Les barils pleins, on les ferme ; ensuite on prend la liqueur exprimée par la première opération, on la fait bouillir, on l’écume, on la concentre et on la verse refroidie, et en plusieurs fois, dans le baril, par l’ouverture du bondon ; et lorsqu’on est assuré qu’il n’existe dans le baril aucun vide, on le bouche. C’est par des procédés à peu près semblables qu’on est parvenu à saler non seulement les viandes des autres quadrupèdes, mais encore des oiseaux, et même celles des poissons.

Les Mahométans conservent leurs viandes, et les Africains celle du chameau, à peu près aussi de la même manière ; ils leur donnent un quart de cuisson dans du beurre fondu ; ils ne les salent et ne les assaisonnent que comme pour l’usage journalier ; ils les laissent refroidir, les arrangent dans des jarres de terre, versent dessus le beurre figé, et ils ferment exactement les vases, ayant soin chaque fois qu’ils en tirent un morceau de viande, que le reste soit bien couvert de beurre. Dans les pays où l’huile est commune, on s’en sert pour conserver la viande et certains poissons, le thon, par exemple. Le procédé consiste à découper la viande d’un bœuf bien saigné, et dès qu’il est tué, à arranger aussitôt les morceaux dans des jarres, ou mieux encore, dans des bocaux de verre, à y verser assez d’huile d’olive fraîche, pour que toute la viande en soit noyée et couverte. Les bocaux parfaitement remplis, on les ferme avec un bouchon de liège, luté avec une pâte de craie et d’huile, qui forme le mastic des liquoristes. Un de ces bocaux, ayant été ouvert après cinquante jours de navigation, la viande s’est trouvée non altérée. Lavée, pressée et battue dans l’eau, pour la débarrasser de l’huile, cuite ensuite, elle flattoit encore le goût et l’odorat.

Dans l’Inde, on soumet souvent le poisson à la préparation suivante : on le nettoie, on le découpe par tranches, on le saupoudre de sel, de poivre, on le met dans un vase entre des couches de tamarin ; quelquefois on ajoute aux ingrédiens précédens, du piment, de l’ail, de la moutarde, et même de l’assa fœtida.

On conserve encore les viandes à l’aide de plusieurs liqueurs ; celle qu’on nomme saumure, et qu’on emploie pour le bœuf, le mouton et le cochon, se prépare en faisant bouillir quatre livres de sel marin, une livre et demie de sucre, deux onces de salpêtre, dans trente-quatre livres d’eau ; on écume et on retire du feu ; on verse cette liqueur refroidie sur la viande, dépouillée de sang, et frottée avec du sel.

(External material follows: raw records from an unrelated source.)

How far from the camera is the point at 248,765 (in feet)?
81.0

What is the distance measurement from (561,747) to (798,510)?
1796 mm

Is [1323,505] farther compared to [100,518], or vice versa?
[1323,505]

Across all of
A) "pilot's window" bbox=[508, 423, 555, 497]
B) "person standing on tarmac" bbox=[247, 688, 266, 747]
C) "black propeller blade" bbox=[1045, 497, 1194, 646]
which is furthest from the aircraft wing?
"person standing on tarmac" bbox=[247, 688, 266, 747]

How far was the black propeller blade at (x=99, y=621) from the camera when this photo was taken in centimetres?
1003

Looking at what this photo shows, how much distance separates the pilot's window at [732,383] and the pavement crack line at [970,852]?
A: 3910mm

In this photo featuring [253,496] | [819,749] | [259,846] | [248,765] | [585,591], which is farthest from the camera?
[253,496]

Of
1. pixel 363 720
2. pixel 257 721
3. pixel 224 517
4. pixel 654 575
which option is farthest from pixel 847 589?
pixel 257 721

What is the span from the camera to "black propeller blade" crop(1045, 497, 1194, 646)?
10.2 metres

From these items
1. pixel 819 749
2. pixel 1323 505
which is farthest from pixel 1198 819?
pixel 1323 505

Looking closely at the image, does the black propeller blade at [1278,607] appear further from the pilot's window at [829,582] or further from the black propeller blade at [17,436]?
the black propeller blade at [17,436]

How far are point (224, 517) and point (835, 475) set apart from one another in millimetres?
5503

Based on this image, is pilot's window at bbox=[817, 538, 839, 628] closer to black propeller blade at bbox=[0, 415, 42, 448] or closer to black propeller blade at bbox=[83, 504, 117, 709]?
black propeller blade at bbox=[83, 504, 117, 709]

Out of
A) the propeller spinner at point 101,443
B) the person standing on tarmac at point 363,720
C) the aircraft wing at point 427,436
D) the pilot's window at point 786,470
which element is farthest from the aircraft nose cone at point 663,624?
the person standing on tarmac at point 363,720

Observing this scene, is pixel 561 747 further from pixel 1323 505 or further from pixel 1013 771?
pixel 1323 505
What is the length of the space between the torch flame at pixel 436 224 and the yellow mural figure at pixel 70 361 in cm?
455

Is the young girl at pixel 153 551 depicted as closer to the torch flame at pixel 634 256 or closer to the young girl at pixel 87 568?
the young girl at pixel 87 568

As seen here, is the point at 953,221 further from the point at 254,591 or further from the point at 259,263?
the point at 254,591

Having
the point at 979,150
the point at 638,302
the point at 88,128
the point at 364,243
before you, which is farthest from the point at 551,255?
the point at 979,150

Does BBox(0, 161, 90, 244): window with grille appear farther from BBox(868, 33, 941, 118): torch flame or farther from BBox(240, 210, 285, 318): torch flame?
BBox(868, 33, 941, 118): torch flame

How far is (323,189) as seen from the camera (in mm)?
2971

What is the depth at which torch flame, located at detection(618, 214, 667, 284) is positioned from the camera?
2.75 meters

On vante encore un moyen merveilleux, l’acide muriatique étendu dans une quantité d’eau suffisante pour conserver les viandes, pour leur donner un goût agréable, et les rendre propres à être digérées facilement.

On a laissé de la viande pendant neuf mois dans l’alcool à 13 degrés : au bout de ce temps, elle a fourni de fort bon bouillon.

On peut conserver la viande huit à dix jours, et même rétablir celle qui est altérée, en la lavant deux à trois fois par jour avec de l’eau saturée d’acide carbonique, ou en l’exposant au gaz carbonique dans une cuve en fermentation. Les personnes qui habitent la campagne ont sous la main le lait caillé, qui produit le même effet. Cette liqueur, lorsqu’on n’est pas obligé de garder trop long-temps la viande, est infiniment avantageuse, parce qu’elle n’en altère en rien la saveur. On a encore par-tout un moyen simple de rétablir les viandes qui commencent à se gâter ; il consiste à les faire bouillir avec un nouet de charbon, ou à plonger dans le bouillon qui les cuit un charbon ardent. Tout le monde sait également qu’en plongeant une croûte de pain bien grillée dans du beurre rance, on lui enlève l’odeur et la saveur désagréable qui lui sont particulières.